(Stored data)
..........

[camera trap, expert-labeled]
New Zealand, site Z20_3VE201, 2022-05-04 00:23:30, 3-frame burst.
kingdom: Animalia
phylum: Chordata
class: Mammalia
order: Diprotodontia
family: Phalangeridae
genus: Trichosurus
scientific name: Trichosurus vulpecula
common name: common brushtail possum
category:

..........

■ PROBLEM TO WORK ON: A verbatim copy of every record is what you should return.

■ OUTPUT OF THE TASK:
[camera trap, expert-labeled]
New Zealand, site Z20_3VE201, 2022-05-04 00:23:30, 3-frame burst.
kingdom: Animalia
phylum: Chordata
class: Mammalia
order: Diprotodontia
family: Phalangeridae
genus: Trichosurus
scientific name: Trichosurus vulpecula
common name: common brushtail possum
category:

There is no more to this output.